§ Texte fourni
+--

A l'automne dernier, les éditions Le Passeur nous proposèrent un étrange et original livre, des textes bruts et non bruts rassemblés par Anouk Grinberg, intitulé : Et pourquoi moi je dois parler comme toi ?

 

Qui ne connaît pas l'Art brut, sous la forme de la peinture, ou de la sculpture, parfois aussi des installations ? Mais une forme de cet Art demeure assez absent, les écrits. Il fallait donc toute la volonté et la grande sensibilité d'une comédienne célèbre comme Anouk Grinberg pour nous donner enfin à lire, ces lettres de femmes et d'hommes enfermés par la société ou par la famille. Des vies recluses, tenues à l'écart de tout et de tous, des vies ailleurs, des vies de gens considérés comme des « sans dent », des « gens qui ne sont rien », invisibles parmi les invisibles. Pourtant ils existent. En voilà une belle preuve, une preuve littéraire, une preuve humaine, provenant des hôpitaux psychiatriques. Preuves de vie, preuves d'envie d'écrire, donc d'envie de vivre. Preuves aussi de la résistance au malheur, résistance à la folie, résistance à la relégation, de ceux que l'on nomme fous, ou idiots.

+--

Entrées de données enregistrées:
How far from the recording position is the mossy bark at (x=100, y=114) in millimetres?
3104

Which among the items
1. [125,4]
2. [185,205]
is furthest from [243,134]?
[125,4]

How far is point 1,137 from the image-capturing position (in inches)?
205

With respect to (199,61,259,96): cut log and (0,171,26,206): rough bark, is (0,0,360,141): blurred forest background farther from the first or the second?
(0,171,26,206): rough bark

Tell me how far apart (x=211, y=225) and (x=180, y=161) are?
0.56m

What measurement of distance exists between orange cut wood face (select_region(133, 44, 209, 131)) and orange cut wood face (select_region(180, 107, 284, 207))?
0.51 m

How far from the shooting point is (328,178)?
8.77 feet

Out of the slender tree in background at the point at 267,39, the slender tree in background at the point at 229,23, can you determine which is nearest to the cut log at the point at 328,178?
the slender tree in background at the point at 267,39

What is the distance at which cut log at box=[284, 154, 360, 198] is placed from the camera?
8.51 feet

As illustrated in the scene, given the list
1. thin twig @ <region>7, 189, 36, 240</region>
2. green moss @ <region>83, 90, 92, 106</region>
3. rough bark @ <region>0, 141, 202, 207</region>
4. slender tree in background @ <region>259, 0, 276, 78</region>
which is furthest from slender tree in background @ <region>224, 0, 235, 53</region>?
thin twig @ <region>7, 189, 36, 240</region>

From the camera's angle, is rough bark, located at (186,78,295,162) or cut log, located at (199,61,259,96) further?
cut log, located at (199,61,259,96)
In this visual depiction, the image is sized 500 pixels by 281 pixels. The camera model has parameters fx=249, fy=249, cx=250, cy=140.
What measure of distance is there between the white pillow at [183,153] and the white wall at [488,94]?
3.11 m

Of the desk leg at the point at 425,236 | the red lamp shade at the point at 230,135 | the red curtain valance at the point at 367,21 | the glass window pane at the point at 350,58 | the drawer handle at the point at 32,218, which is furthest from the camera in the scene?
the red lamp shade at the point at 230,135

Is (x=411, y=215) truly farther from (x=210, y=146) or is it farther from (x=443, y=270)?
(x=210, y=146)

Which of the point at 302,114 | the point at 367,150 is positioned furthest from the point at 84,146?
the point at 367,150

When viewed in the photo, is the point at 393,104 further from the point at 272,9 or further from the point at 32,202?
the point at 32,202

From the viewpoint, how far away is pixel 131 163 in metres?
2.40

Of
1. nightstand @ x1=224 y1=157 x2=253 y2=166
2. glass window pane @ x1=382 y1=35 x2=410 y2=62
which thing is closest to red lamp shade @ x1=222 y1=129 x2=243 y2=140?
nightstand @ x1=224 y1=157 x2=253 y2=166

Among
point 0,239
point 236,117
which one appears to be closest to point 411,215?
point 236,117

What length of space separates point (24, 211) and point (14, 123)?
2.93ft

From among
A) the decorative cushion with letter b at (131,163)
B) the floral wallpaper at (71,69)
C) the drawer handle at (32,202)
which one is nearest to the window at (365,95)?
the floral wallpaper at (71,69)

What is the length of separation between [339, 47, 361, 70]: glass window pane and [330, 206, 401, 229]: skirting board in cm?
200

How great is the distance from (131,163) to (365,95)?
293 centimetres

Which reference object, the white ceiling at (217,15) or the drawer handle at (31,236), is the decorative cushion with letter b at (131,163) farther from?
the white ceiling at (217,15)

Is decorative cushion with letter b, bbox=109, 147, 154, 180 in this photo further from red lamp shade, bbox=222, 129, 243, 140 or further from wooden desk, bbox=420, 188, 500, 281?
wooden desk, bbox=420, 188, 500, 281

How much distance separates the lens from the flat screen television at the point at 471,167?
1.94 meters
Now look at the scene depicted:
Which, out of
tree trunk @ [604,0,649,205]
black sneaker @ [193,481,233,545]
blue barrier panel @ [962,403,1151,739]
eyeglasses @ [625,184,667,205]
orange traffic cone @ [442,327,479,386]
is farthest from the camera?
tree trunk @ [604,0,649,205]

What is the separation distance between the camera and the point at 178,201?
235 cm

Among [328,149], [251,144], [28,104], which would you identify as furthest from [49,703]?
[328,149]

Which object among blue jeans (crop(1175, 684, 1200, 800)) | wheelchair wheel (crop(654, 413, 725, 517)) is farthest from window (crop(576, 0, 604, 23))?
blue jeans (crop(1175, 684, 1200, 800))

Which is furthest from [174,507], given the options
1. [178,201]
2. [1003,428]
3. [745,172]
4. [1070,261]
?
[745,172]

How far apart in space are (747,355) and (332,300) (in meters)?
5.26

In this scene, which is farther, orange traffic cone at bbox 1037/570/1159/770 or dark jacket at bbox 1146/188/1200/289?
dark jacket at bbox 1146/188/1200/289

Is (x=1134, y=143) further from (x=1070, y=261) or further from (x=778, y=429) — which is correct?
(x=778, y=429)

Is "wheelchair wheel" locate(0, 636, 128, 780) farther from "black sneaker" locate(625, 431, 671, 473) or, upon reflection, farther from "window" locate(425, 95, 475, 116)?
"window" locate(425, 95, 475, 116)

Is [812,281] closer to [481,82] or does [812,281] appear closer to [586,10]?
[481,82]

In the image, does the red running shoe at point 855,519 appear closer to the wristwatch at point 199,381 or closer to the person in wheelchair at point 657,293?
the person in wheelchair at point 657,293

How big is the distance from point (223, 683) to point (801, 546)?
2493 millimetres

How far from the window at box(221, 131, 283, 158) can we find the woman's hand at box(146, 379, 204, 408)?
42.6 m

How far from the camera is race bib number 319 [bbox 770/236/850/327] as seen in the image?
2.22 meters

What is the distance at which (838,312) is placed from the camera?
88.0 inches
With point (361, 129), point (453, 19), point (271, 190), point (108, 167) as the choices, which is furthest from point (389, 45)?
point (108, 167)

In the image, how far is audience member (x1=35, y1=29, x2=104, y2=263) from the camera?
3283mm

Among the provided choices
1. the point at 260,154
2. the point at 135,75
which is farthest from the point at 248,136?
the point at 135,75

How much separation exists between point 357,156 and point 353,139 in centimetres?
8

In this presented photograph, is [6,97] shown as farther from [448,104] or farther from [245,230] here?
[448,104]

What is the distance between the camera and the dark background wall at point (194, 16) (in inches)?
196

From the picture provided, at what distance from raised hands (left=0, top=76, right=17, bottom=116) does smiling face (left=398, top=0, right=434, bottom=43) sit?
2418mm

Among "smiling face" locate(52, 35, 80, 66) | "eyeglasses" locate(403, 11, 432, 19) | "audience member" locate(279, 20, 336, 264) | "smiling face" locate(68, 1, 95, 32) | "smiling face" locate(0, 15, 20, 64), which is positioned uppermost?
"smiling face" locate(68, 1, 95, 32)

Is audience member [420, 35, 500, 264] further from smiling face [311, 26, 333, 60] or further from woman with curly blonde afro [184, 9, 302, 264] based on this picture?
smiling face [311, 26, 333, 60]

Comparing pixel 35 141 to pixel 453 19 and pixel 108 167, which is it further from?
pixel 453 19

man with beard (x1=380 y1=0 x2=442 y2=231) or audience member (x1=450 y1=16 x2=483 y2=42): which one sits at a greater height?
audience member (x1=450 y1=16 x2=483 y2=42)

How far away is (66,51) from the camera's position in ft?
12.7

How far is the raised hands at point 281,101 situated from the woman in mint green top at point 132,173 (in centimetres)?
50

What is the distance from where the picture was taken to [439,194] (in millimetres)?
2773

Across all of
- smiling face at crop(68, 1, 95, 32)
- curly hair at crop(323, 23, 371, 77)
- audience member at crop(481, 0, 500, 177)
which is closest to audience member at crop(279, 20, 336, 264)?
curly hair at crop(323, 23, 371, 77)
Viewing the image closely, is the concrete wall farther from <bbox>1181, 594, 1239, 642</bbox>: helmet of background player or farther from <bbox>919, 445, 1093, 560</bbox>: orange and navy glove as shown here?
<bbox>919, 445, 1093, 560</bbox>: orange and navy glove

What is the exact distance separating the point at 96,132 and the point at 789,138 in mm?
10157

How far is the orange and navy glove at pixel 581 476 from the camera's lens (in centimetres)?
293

+--

§ Série de tâches
a) Pouvez-vous restituer sous forme de tableau Markdown les entrées, en partant de la ligne qui contient « Viewing the image » et en terminant à la fin des entrées, avec une colonne « Numéro » pour le rang et une colonne « Contenu » pour la ligne, sans les lignes vides ?
b) Pourriez-vous poursuivre le texte sur les écrits d'Art brut à partir de l'endroit où il s'arrête ?

§ Tâches résolues
a)
| Numéro | Contenu |
|---|---|
| 1 | Viewing the image closely, is the concrete wall farther from <bbox>1181, 594, 1239, 642</bbox>: helmet of background player or farther from <bbox>919, 445, 1093, 560</bbox>: orange and navy glove as shown here? |
| 2 | <bbox>919, 445, 1093, 560</bbox>: orange and navy glove |
| 3 | What is the exact distance separating the point at 96,132 and the point at 789,138 in mm? |
| 4 | 10157 |
| 5 | How far is the orange and navy glove at pixel 581 476 from the camera's lens (in centimetres)? |
| 6 | 293 |

b)
 

Et pourquoi moi je devrais parler comme toi ? fut d'abord un spectacle où Anouk Grinberg donnait sa voix à ces invisibles. Spectacle brisé par le confinement, comme tant d'autres spectacles vivants, une branche de la culture aujourd'hui toujours en péril. Un livre qui représente cinq années de recherche dans les archives de musées ou auprès des personnels d'hôpitaux psychiatriques, en collaboration avec la Collection de l'art brut de Lausanne ou encore le Centre La Pommeraie. Des documents très anciens ou récents, parfois anonymes, ou parfois accompagnés d'une brève biographie avec photographie. Au final, une belle cinquantaine de textes, avec en prime des fac-similés de lettres.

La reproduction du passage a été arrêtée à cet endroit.